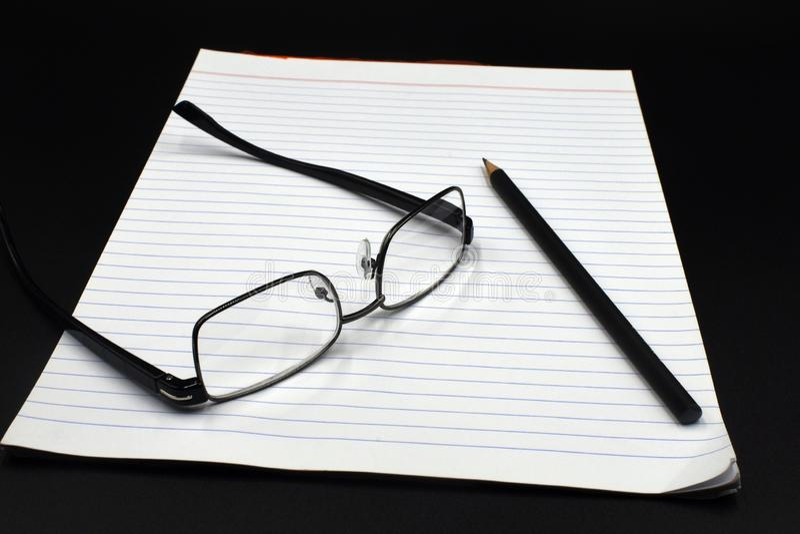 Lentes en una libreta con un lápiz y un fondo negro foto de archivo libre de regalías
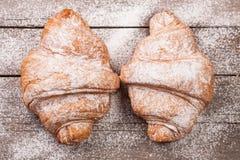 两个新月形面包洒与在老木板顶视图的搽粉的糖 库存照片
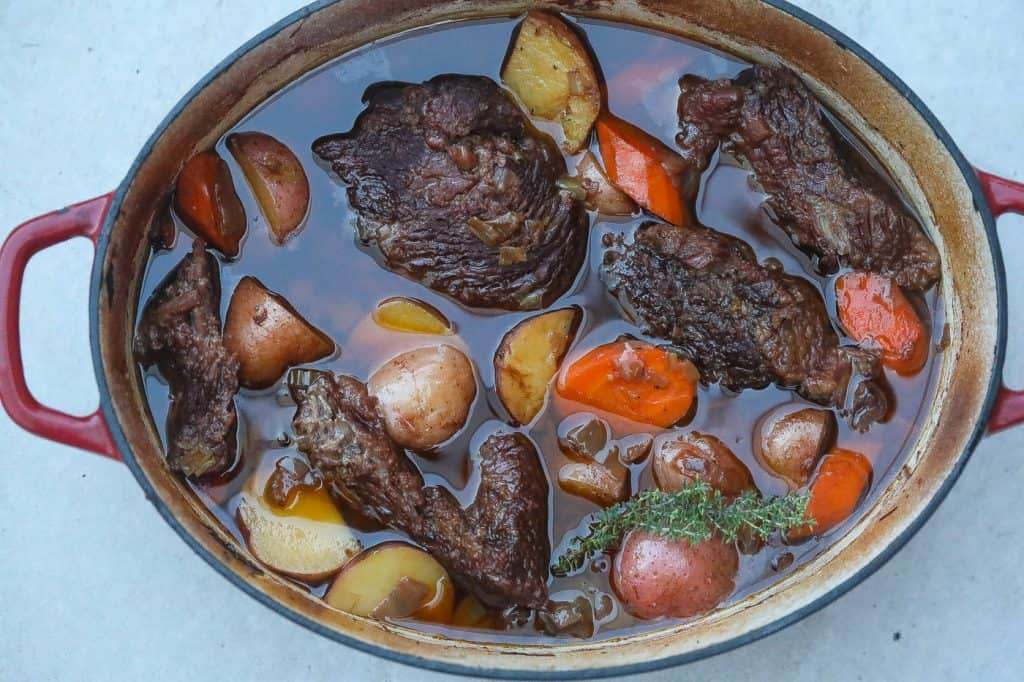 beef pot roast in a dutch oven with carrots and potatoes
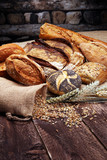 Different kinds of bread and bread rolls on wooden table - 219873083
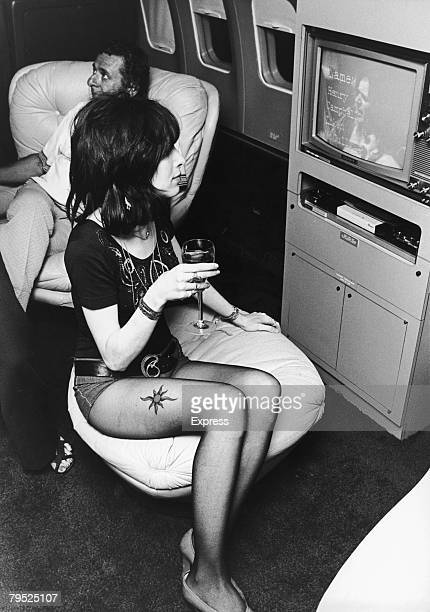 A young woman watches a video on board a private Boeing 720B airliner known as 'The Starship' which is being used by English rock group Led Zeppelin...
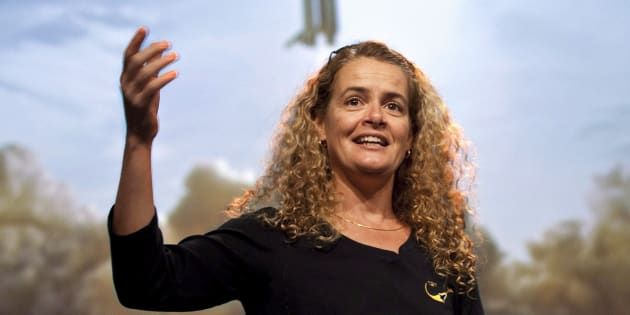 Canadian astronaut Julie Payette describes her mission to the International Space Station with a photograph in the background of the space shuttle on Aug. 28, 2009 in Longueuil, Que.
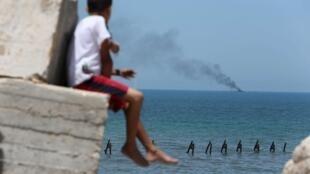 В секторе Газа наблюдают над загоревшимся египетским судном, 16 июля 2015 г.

########

WHAT THE EXERCISE ASKS → Go back to the listing above and reproduce, exactly, the stretch from the line bearing "Different kinds of" through the line bearing "A young woman", without its pictures.

EXERCISE ANSWER →
 Different kinds of bread and bread rolls on wooden table - 219873083
 A young woman watches a video on board a private Boeing 720B airliner known as 'The Starship' which is being used by English rock group Led Zeppelin...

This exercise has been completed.